As you might realize from perusing the Troubleshooting guidelines below, it’s quite plausible that this basic messaging functionality may be blocked by default on your system as a direct result of the overwhelming amount of malware that’s plagued computers for decades. And yes, RTDF can be turned on without making your computer system more susceptible to malware attacks.
UDP Multicast is used internally by the Microsoft Windows operating system (OS) to communicate back & forth with other instances of the OS on your network. So, whether it’s available is never in doubt. However, communications may be blocked in ECLIPSE by Windows itself (e.g. Windows Firewall), other software (e.g. Norton AV), or your router. In virtually all instances, troubleshooting should be a minor issue that’s quickly resolved by a knowledgeable technician.
- ECLIPSENet32 — which resides on the same local computer as your sentinel or license file — broadcasts a test message every 15 seconds. If you attempt to turn RTDF on in the ECLIPSE configuration, and no message has been detected, you will be so informed and ECLIPSE will disallow the change until the issue has been resolved (i.e. the message can be detected). Note that this will occur at all workstations that don’t detect the ECLIPSENet32 message.
- The first time you launch ECLIPSE on any machine, it’s highly likely that Windows Firewall will display a popup dialog prompting you to allow or disallow messages from ECLIPSE. If you disallow these messages on any PC, the chat won’t work on that computer. Once Windows Firewall saves a rule for ECLIPSE, the message shouldn’t re-appear. However, if the chat still doesn’t work on your network, you may have to manually delete the ECLIPSE rule. If you use alternative software such as Windows Terminal Services, this feature may not work at all.

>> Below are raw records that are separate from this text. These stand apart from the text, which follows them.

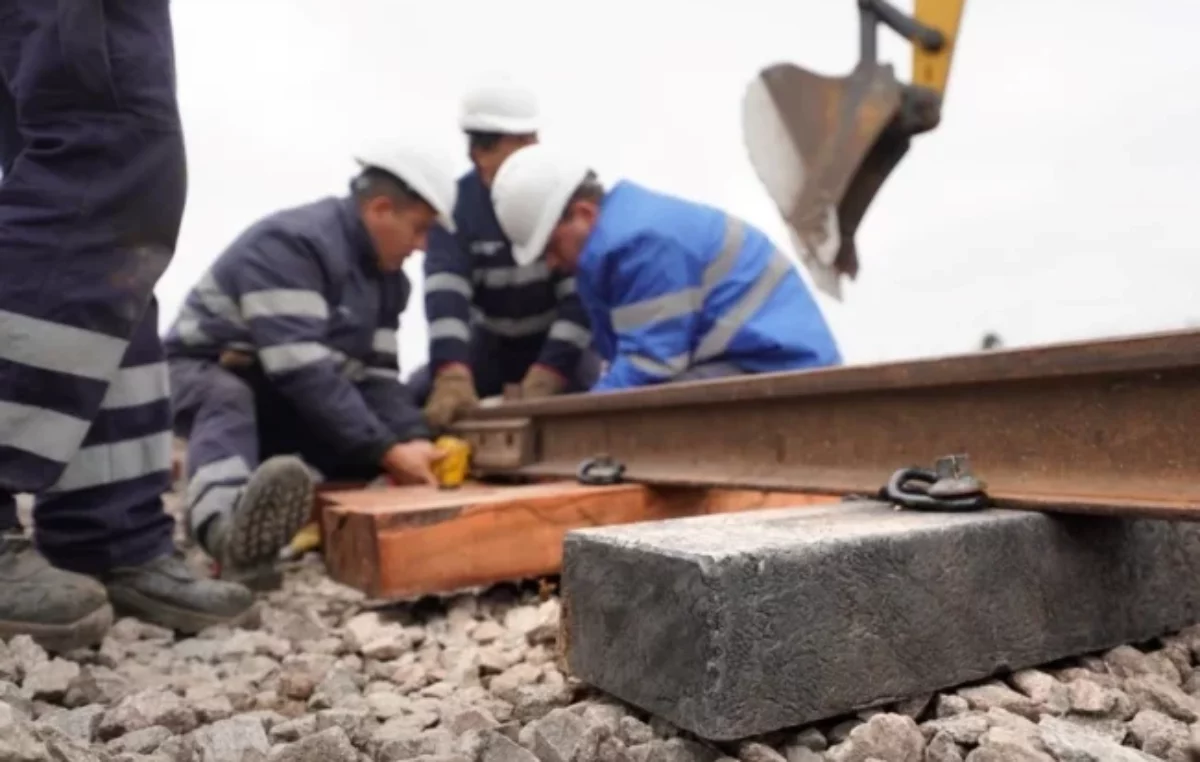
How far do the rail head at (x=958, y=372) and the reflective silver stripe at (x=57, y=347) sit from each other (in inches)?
60.0

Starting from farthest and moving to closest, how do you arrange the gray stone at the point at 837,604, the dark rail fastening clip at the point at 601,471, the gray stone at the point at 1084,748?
the dark rail fastening clip at the point at 601,471 < the gray stone at the point at 837,604 < the gray stone at the point at 1084,748

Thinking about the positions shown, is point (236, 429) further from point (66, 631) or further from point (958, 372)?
point (958, 372)

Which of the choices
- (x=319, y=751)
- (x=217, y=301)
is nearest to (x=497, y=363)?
(x=217, y=301)

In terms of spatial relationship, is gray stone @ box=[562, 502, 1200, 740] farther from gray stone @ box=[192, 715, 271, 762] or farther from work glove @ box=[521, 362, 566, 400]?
work glove @ box=[521, 362, 566, 400]

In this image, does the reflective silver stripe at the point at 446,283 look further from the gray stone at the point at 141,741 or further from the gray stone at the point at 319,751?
the gray stone at the point at 319,751

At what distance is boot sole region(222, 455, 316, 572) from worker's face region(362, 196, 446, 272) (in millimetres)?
1604

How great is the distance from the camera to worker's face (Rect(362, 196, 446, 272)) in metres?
4.43

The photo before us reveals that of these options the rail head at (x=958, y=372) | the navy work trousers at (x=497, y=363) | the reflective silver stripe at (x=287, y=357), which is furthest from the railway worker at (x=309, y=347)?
the rail head at (x=958, y=372)

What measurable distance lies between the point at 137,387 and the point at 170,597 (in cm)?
54

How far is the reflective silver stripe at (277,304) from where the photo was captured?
3.97 m

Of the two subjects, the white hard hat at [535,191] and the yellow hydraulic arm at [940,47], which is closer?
the white hard hat at [535,191]

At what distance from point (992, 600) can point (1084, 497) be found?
0.29m

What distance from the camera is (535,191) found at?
4574 millimetres

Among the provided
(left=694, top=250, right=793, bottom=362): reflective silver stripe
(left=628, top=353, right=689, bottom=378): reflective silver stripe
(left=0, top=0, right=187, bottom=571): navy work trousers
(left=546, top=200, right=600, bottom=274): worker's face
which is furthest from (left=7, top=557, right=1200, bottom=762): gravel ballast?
(left=546, top=200, right=600, bottom=274): worker's face
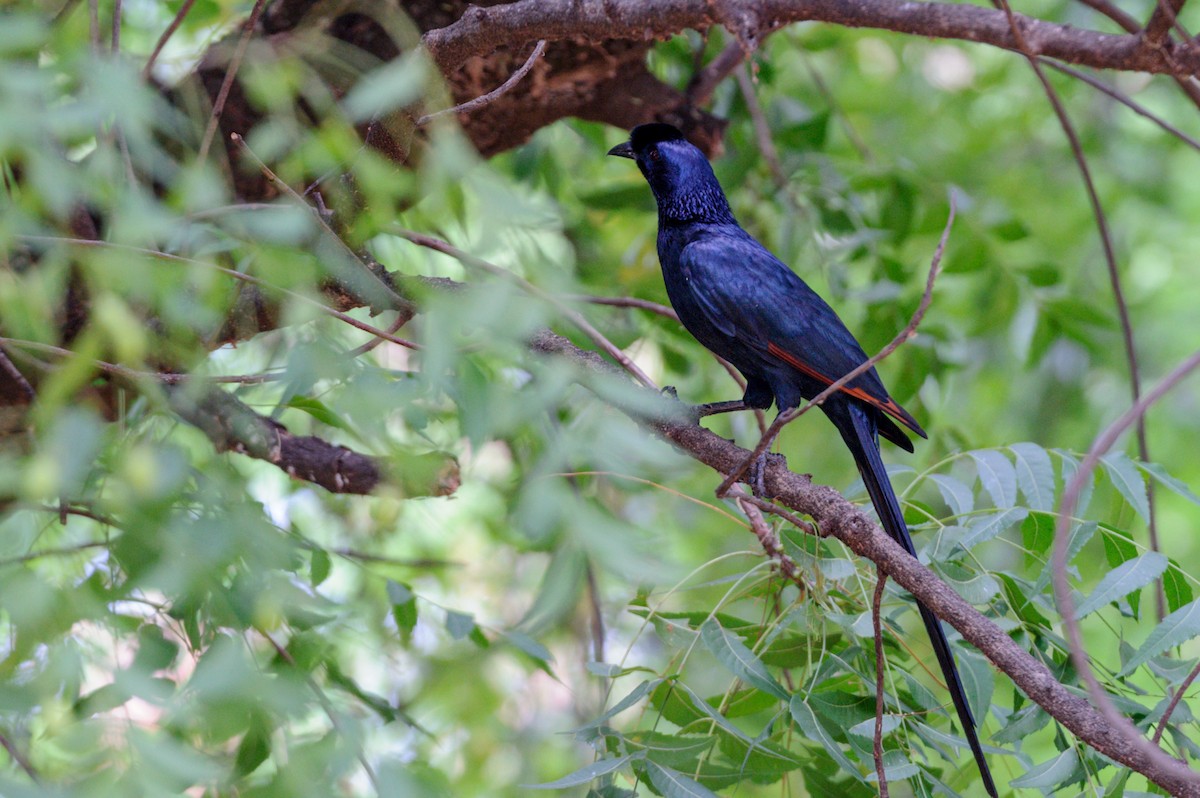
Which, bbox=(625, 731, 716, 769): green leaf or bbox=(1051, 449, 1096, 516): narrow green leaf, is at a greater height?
bbox=(1051, 449, 1096, 516): narrow green leaf

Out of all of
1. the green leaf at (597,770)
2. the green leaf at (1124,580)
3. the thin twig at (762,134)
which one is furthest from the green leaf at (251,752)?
the thin twig at (762,134)

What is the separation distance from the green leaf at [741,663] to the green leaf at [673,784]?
0.61ft

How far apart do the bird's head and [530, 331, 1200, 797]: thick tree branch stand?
1222 mm

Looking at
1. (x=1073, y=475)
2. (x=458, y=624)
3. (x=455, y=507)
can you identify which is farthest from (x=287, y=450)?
(x=455, y=507)

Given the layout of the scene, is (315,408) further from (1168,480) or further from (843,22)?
(1168,480)

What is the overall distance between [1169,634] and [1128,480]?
1.34ft

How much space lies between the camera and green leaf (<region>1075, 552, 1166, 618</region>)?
163 centimetres

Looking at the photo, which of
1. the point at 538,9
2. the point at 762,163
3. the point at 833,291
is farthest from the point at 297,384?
the point at 762,163

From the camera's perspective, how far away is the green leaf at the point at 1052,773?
1.62m

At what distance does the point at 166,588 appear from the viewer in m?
1.57

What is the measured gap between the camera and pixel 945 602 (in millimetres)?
1634

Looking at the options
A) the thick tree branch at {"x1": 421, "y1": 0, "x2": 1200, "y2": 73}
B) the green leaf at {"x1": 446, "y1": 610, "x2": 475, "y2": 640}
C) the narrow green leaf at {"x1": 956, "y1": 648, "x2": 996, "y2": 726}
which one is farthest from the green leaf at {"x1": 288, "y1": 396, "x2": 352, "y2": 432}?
the narrow green leaf at {"x1": 956, "y1": 648, "x2": 996, "y2": 726}

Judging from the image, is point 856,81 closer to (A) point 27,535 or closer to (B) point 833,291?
(B) point 833,291

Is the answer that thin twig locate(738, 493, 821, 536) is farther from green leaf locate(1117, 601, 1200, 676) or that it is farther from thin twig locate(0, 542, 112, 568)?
thin twig locate(0, 542, 112, 568)
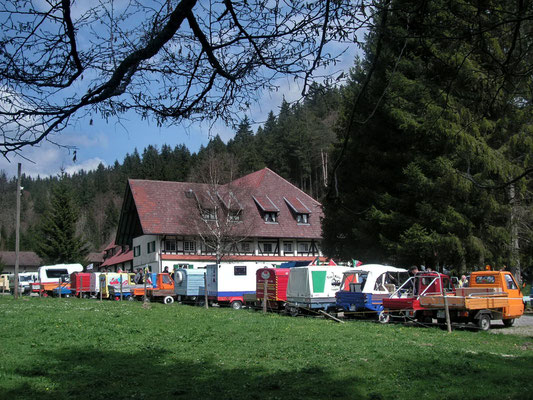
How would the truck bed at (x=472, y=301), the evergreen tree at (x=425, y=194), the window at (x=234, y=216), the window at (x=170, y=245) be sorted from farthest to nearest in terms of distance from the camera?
the window at (x=170, y=245) < the window at (x=234, y=216) < the evergreen tree at (x=425, y=194) < the truck bed at (x=472, y=301)

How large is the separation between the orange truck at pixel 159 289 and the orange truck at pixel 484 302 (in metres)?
19.7

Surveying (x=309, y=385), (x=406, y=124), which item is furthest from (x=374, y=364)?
(x=406, y=124)

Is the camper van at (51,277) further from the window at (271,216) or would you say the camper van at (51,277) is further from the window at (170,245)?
the window at (271,216)

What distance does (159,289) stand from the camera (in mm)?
34781

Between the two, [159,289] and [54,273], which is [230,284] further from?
[54,273]

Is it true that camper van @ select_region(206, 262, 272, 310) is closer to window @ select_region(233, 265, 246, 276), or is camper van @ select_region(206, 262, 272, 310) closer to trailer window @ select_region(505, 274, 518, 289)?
window @ select_region(233, 265, 246, 276)

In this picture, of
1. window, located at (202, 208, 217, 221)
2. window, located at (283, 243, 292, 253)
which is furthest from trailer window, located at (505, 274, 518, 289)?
window, located at (283, 243, 292, 253)

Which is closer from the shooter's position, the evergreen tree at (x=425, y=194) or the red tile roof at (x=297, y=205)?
the evergreen tree at (x=425, y=194)

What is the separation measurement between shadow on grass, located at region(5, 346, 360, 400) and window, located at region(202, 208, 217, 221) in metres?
34.3

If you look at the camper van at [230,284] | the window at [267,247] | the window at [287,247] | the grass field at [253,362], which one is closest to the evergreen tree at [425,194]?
the camper van at [230,284]

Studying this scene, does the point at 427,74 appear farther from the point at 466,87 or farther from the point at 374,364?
the point at 374,364

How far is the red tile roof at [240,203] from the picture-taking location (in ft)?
154

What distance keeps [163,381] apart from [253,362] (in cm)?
211

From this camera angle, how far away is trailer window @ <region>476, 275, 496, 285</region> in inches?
782
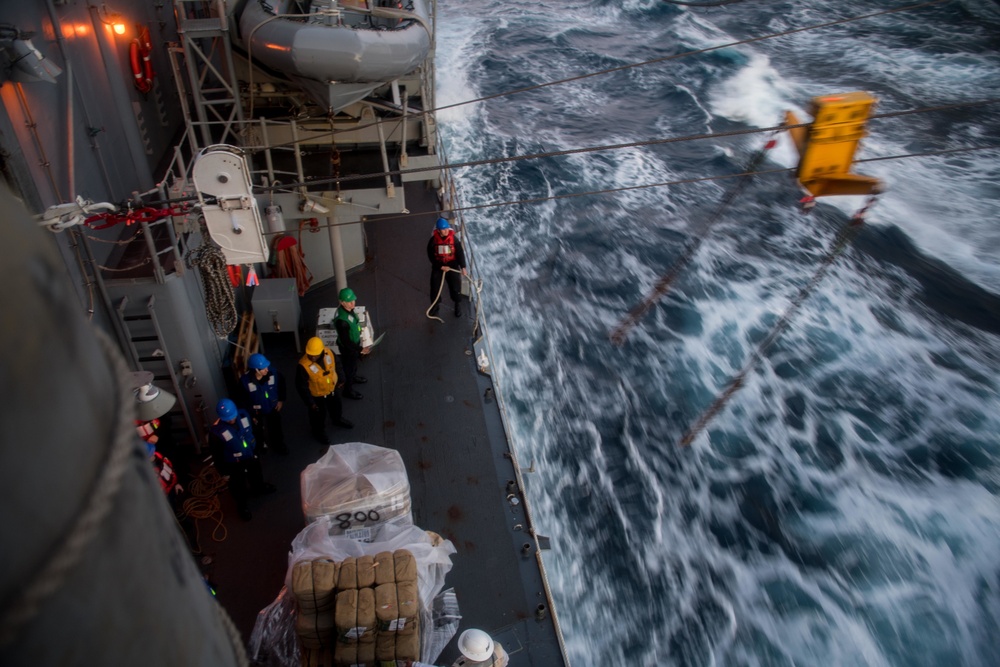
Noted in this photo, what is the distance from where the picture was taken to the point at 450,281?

- ECLIPSE broadcasts UDP datagrams on port 333 via a Multicast group at address 22.214.171.124 to the entire network. If messages appear to be intermittent or non-existent when ECLIPSE is otherwise idle, the problem resides within your network. Check your firewall and routers. Multicast groups can be checked at a command prompt: netsh interface ip show joins
- Some switches & routers always block UDP and must be replaced. HELP Desk personnel for most router/switch manufacturers are unlikely to know whether their product firmware blocks UDP. The best thing to do when nothing else works is to substitute commercial routers or switches from several manufacturers to potentially eliminate the problem. For skeptics: independent online ECLIPSE reviews from users attest to this specific issue. Here’s an excerpt from one:
“I saw a review on here where a doctor said the chat feature and kiosk feature didn’t work over the wireless. I had some similar problems that I contacted the vendor about, and they assured me the problem was in my hardware. Thinking myself quite computer literate, I didn’t really think that was correct, but I listened. I then called my router company and was on the phone with hardware tech support for many hours, and they assured me that there was nothing wrong with my router. I came back and told the vendor that, and he came back and assured me that there was a problem somewhere in my router; it just hadn’t been found. I actually started to get a little irritated, but I tried to listen further to what he had to say. I then decided to try a little test, and I brought the router from my house and hooked it up at my office. The kiosk and chat feature worked fine on the router I replaced it with! After that, I bought a brand new router for my office and hooked it up, and everything worked fine. We’re not actually using the kiosk yet, except in limited application, but I now know it works, and I know the problem was within our router, even though the router technical support company could not find any problems. These things happen, and I’m glad the vendor was relatively patient with me when I kept saying the problem was with their program rather than my own network. That was a little embarrassing.”